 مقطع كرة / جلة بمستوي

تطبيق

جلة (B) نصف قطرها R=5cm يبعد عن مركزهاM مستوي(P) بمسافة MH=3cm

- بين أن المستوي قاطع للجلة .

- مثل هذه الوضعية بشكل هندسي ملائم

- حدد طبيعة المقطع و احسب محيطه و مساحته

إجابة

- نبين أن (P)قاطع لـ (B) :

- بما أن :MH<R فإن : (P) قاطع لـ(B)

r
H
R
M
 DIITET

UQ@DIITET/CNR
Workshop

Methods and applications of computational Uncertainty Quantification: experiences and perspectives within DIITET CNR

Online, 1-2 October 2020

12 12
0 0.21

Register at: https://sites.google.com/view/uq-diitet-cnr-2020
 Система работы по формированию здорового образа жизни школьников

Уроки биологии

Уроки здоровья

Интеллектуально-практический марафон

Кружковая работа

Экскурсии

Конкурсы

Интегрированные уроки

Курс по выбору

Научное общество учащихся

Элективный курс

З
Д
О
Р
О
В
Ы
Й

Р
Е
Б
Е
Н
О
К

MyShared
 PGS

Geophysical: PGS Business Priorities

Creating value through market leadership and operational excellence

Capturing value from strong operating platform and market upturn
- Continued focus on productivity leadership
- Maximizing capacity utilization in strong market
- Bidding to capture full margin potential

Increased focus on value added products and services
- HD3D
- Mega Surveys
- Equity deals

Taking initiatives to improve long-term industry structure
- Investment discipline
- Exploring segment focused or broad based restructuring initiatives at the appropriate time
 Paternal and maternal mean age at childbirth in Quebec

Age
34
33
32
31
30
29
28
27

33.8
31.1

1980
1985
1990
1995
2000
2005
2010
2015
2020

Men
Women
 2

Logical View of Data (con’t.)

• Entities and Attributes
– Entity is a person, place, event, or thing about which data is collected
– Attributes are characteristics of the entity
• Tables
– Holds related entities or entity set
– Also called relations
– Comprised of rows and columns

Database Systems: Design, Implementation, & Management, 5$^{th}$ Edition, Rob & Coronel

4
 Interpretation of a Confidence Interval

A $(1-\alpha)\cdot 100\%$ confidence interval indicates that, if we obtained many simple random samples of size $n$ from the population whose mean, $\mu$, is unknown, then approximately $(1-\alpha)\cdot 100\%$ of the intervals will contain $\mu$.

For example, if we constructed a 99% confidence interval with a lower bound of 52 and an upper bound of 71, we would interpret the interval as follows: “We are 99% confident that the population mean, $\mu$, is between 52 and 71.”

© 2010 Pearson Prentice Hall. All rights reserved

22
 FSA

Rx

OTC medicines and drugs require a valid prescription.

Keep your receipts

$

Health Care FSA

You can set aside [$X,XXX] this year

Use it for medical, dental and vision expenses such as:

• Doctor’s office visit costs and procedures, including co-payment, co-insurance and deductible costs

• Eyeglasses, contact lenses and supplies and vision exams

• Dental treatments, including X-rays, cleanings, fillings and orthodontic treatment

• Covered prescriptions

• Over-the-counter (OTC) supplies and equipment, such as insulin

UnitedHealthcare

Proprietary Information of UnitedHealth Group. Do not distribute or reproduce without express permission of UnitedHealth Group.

──────────

• WHAT TO WORK ON
Your reply should consist of the records, copied exactly.

• ANSWER FOR THE TASK
 مقطع كرة / جلة بمستوي

تطبيق

جلة (B) نصف قطرها R=5cm يبعد عن مركزهاM مستوي(P) بمسافة MH=3cm

- بين أن المستوي قاطع للجلة .

- مثل هذه الوضعية بشكل هندسي ملائم

- حدد طبيعة المقطع و احسب محيطه و مساحته

إجابة

- نبين أن (P)قاطع لـ (B) :

- بما أن :MH<R فإن : (P) قاطع لـ(B)

r
H
R
M
 DIITET

UQ@DIITET/CNR
Workshop

Methods and applications of computational Uncertainty Quantification: experiences and perspectives within DIITET CNR

Online, 1-2 October 2020

12 12
0 0.21

Register at: https://sites.google.com/view/uq-diitet-cnr-2020
 Система работы по формированию здорового образа жизни школьников

Уроки биологии

Уроки здоровья

Интеллектуально-практический марафон

Кружковая работа

Экскурсии

Конкурсы

Интегрированные уроки

Курс по выбору

Научное общество учащихся

Элективный курс

З
Д
О
Р
О
В
Ы
Й

Р
Е
Б
Е
Н
О
К

MyShared
 PGS

Geophysical: PGS Business Priorities

Creating value through market leadership and operational excellence

Capturing value from strong operating platform and market upturn
- Continued focus on productivity leadership
- Maximizing capacity utilization in strong market
- Bidding to capture full margin potential

Increased focus on value added products and services
- HD3D
- Mega Surveys
- Equity deals

Taking initiatives to improve long-term industry structure
- Investment discipline
- Exploring segment focused or broad based restructuring initiatives at the appropriate time
 Paternal and maternal mean age at childbirth in Quebec

Age
34
33
32
31
30
29
28
27

33.8
31.1

1980
1985
1990
1995
2000
2005
2010
2015
2020

Men
Women
 2

Logical View of Data (con’t.)

• Entities and Attributes
– Entity is a person, place, event, or thing about which data is collected
– Attributes are characteristics of the entity
• Tables
– Holds related entities or entity set
– Also called relations
– Comprised of rows and columns

Database Systems: Design, Implementation, & Management, 5$^{th}$ Edition, Rob & Coronel

4
 Interpretation of a Confidence Interval

A $(1-\alpha)\cdot 100\%$ confidence interval indicates that, if we obtained many simple random samples of size $n$ from the population whose mean, $\mu$, is unknown, then approximately $(1-\alpha)\cdot 100\%$ of the intervals will contain $\mu$.

For example, if we constructed a 99% confidence interval with a lower bound of 52 and an upper bound of 71, we would interpret the interval as follows: “We are 99% confident that the population mean, $\mu$, is between 52 and 71.”

© 2010 Pearson Prentice Hall. All rights reserved

22
 FSA

Rx

OTC medicines and drugs require a valid prescription.

Keep your receipts

$

Health Care FSA

You can set aside [$X,XXX] this year

Use it for medical, dental and vision expenses such as:

• Doctor’s office visit costs and procedures, including co-payment, co-insurance and deductible costs

• Eyeglasses, contact lenses and supplies and vision exams

• Dental treatments, including X-rays, cleanings, fillings and orthodontic treatment

• Covered prescriptions

• Over-the-counter (OTC) supplies and equipment, such as insulin

UnitedHealthcare

Proprietary Information of UnitedHealth Group. Do not distribute or reproduce without express permission of UnitedHealth Group.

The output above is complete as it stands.